It's all part of Compassion Weekend, April 26-27, a time when the church cancels its regular weekend services to tackle projects in the community.
That weekend, Menlo Park Presbyterian Church will send out 3,000 volunteers to help build eight homes, assemble 7,000 AIDS kits, hold health care clinics, repair 10 local schools, and visit five senior centers, including Nazareth Classic Care Community and Atherton Healthcare Center, both in Menlo Park.
In 2006, MPPC's senior pastor, John Ortberg, asked the church's mission ministry to come up with "a way to live out our call to serve the world," says Mission Director Bennie Ingraham.
The result was Compassion Weekend, where, instead of attending church services, a massive work force focuses on improving "education, health care, and humanity" in the community, says Ms. Ingraham. "People liked the idea a lot," she says. "We could worship that weekend by serving."
The church uses its Easter offering ($475,000) to fund the programs so nonprofits they are serving don't have to pay for supplies and materials.
Planning for Compassion Weekend, under the direction of Mission Pastor Mark Swarner, starts in November, when three volunteer leaders, one each for health care, humanity and education, are appointed.
The mission committee chooses worthwhile projects (21 this year) to be accomplished on the weekend. "Hundreds of hours go into preparation," says Nicole Laubscher, the church's communication director.
An information guide is assembled and printed that describes all projects in detail, noting location, for whom they would be appropriate, and shift schedule. A volunteer can sign up for a four-hour shift or elect to work all weekend.
Many families ask to work together, so there is even a place for 4-year-olds. The little ones can take part in a Sunday picnic at Flood Park put on for the homeless and poor who are clients of InnVision, formerly Urban Ministries in Palo Alto.
Eight-year-olds can work with their parents to help beautify the grounds and plant trees at Bayshore Christian Ministries in East Palo Alto.
The most ambitious project is construction or support work with Peninsula Habitat for Humanity at a new construction site at 122 Lincoln Ave. in Redwood City.

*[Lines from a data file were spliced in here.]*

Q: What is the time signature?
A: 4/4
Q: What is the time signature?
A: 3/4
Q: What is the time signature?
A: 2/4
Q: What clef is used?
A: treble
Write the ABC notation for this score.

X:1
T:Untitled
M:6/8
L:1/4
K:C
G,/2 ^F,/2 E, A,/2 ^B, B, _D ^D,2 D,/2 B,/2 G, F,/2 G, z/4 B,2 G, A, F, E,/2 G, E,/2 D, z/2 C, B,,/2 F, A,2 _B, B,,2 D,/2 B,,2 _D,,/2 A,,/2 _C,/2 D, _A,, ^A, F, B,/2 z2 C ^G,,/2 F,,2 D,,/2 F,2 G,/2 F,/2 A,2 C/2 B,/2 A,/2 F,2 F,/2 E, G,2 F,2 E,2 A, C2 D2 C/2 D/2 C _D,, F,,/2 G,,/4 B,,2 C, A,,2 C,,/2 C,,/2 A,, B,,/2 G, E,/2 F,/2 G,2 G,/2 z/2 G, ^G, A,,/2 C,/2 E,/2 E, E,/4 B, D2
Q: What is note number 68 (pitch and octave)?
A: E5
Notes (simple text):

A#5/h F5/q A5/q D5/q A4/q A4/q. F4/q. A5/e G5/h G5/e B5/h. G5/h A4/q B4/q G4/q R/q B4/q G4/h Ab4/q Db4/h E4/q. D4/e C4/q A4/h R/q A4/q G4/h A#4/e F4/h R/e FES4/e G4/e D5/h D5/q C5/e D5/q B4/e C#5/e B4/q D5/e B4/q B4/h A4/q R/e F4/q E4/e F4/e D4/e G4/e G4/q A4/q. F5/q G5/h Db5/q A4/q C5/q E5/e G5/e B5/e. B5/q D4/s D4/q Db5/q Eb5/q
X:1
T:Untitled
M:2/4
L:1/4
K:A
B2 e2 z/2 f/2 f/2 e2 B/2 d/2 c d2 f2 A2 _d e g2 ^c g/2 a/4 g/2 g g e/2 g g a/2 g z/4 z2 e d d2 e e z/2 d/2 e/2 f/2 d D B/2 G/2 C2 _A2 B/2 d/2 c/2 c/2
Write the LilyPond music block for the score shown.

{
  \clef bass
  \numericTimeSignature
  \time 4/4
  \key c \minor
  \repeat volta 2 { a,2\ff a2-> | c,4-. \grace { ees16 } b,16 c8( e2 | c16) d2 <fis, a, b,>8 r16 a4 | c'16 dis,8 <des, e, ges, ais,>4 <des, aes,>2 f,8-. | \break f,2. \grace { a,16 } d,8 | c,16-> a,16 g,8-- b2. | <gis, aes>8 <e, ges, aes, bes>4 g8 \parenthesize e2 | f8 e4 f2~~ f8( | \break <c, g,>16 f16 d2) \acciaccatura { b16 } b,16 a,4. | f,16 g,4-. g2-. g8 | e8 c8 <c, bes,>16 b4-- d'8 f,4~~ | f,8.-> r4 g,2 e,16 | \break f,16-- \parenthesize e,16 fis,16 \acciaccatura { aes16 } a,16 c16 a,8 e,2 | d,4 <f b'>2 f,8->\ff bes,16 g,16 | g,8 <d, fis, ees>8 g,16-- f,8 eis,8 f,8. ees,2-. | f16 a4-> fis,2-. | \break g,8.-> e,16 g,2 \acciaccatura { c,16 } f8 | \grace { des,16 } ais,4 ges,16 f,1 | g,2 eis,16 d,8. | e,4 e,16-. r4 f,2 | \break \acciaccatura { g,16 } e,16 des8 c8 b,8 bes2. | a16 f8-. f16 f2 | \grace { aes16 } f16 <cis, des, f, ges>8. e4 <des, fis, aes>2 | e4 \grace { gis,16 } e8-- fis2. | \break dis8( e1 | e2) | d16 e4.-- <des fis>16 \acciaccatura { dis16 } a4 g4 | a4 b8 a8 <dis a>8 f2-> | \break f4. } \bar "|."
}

The project is cluster of eight town houses that low-income families purchase with no-interest loans. Most of the land and materials are provided by donations and much of the labor comes from volunteers, including 500 hours of "sweat equity" each family puts into its own home.
Volunteers will also paint a mural, designed by a community committee, at Onetta Harris Community Center, 100 Terminal Ave. in Menlo Park. The volunteers will help with site prep, painting, washing brushes, supporting the painters, and cleanup. There will be a block-style party Sunday evening to celebrate the project's completion.
In the church's locations in Menlo Park, San Mateo and Mountain View, volunteers will assemble 7,000 AIDS kits for caregivers in Africa and the Caribbean. The kits contain rubber gloves, flashlights, towels, ointment, a notebook, and cotton balls. "These are the things we have been asked for," says Ms. Ingraham.
In the past two years, 4,200 volunteers assembled 23,300 kits to be sent overseas, where they will be distributed by World Vision. The project is great for children or older adults, says the information guide.
At the end of both work days, there will be a worship celebration at 6 p.m. in the sanctuary at 950 Santa Cruz Ave. in Menlo Park. Volunteers are welcome to come in their work clothes, says Ms. Ingraham. "If they're dirty, that's OK."
Church invites community to join in
The Menlo Park Presbyterian Church invites all members of the community to join its congregation for the Compassion Weekend projects. Volunteers may sign up online at mppc.org or at the church office, 950 Santa Cruz Ave. in Menlo Park. Registration deadline for all projects is Monday, April 21. Beginning the week of April 14, registrants will be sent updates and details by e-mail or postal mail.